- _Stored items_
+ + + + + + +

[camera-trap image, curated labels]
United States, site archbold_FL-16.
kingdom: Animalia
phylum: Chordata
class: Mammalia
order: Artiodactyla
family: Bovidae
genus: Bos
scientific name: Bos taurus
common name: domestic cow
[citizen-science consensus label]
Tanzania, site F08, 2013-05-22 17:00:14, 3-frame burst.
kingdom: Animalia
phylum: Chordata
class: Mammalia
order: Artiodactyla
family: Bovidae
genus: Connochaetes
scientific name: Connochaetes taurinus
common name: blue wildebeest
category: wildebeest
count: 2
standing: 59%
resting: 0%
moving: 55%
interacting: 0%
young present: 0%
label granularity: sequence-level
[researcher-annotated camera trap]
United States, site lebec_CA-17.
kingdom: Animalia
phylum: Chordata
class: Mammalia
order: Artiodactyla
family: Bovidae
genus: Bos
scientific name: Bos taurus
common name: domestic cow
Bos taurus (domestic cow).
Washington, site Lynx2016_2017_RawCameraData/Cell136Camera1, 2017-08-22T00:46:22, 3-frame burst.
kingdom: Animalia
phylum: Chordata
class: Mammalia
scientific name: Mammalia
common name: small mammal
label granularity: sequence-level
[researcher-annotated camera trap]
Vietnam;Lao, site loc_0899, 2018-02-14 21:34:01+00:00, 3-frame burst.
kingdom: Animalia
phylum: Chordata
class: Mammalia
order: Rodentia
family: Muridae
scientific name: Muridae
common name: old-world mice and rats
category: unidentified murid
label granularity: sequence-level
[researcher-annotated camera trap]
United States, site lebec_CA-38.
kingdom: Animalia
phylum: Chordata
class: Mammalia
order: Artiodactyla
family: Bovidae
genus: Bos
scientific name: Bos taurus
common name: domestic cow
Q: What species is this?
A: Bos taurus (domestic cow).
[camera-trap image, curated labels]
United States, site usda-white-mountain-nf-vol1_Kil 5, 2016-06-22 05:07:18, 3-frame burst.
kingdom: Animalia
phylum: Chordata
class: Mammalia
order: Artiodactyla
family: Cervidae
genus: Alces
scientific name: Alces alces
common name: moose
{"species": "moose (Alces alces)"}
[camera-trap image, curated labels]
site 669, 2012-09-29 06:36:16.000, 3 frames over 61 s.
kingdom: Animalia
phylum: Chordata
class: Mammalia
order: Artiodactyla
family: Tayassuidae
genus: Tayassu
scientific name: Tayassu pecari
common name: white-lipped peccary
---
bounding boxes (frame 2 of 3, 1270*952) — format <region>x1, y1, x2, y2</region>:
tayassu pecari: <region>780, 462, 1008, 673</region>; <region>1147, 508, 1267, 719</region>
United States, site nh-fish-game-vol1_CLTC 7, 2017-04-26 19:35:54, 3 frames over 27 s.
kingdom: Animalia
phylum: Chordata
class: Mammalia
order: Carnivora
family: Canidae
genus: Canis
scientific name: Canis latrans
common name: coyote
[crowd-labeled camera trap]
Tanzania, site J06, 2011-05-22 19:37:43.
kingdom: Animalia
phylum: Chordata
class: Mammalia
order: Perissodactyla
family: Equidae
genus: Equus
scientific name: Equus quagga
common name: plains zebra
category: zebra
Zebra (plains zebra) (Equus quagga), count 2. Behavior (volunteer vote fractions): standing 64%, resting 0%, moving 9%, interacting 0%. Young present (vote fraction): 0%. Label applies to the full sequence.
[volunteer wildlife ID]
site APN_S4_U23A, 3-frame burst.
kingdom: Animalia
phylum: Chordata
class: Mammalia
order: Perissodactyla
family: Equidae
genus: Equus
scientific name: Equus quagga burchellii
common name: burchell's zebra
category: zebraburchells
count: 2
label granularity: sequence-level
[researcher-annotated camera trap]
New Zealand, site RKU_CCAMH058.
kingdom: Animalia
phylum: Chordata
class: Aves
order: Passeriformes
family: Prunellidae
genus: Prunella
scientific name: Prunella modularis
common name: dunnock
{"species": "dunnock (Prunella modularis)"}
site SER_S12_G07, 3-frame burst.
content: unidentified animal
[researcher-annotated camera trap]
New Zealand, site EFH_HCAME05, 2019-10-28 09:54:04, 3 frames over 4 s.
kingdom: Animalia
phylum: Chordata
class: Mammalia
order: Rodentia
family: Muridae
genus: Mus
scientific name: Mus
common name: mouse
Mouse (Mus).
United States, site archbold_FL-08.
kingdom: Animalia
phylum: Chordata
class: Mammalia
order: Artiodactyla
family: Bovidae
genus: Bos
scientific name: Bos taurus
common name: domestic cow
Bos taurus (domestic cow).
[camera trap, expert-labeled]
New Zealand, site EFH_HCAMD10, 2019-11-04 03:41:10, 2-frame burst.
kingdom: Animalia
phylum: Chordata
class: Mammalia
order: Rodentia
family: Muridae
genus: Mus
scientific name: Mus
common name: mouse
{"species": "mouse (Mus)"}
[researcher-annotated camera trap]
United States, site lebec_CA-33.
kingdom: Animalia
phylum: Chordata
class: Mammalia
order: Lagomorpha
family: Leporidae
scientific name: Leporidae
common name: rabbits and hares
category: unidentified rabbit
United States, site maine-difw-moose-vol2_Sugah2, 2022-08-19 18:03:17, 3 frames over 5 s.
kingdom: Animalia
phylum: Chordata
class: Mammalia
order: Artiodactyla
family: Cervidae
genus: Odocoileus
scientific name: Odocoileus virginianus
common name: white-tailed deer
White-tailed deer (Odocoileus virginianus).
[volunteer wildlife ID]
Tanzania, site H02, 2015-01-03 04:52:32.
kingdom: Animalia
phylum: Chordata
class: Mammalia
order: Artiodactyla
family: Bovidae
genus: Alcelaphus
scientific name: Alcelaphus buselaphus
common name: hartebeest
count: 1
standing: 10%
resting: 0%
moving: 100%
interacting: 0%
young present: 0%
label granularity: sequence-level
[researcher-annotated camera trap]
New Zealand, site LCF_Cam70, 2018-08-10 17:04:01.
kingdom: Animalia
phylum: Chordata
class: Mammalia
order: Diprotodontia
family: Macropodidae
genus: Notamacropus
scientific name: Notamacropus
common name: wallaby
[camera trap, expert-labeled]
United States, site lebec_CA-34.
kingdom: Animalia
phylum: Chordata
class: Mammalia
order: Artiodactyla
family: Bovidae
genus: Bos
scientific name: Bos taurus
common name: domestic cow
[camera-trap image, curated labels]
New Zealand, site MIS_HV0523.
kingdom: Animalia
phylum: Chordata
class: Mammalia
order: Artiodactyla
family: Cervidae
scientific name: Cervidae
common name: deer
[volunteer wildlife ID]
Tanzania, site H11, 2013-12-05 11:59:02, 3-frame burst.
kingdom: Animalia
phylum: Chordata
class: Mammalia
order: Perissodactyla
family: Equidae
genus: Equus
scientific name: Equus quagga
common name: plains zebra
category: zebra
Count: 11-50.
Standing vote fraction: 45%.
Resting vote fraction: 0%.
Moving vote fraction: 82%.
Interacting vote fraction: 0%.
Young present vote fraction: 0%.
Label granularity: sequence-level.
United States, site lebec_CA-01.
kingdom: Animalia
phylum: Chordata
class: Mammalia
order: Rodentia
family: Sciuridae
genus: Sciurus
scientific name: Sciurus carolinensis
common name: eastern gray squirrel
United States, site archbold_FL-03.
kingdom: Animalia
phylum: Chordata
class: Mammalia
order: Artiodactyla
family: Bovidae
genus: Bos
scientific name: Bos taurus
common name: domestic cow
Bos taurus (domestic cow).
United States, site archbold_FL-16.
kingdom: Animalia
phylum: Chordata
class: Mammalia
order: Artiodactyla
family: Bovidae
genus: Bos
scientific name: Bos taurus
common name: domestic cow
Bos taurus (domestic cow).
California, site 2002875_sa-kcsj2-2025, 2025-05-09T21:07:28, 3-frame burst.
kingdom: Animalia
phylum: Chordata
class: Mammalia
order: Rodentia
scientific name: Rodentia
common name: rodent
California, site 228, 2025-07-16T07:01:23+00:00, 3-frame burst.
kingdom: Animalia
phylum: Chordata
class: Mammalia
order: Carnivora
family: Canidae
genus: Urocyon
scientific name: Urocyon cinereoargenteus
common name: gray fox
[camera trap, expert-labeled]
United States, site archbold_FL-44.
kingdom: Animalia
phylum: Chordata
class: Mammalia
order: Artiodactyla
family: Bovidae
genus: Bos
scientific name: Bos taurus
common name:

+ + + + + + +

- _DIRECTIONS FOR THIS TASK_
Check each line above for the string "California" and show the ones that have it.

- _EXERCISE ANSWER_
California, site 2002875_sa-kcsj2-2025, 2025-05-09T21:07:28, 3-frame burst.
California, site 228, 2025-07-16T07:01:23+00:00, 3-frame burst.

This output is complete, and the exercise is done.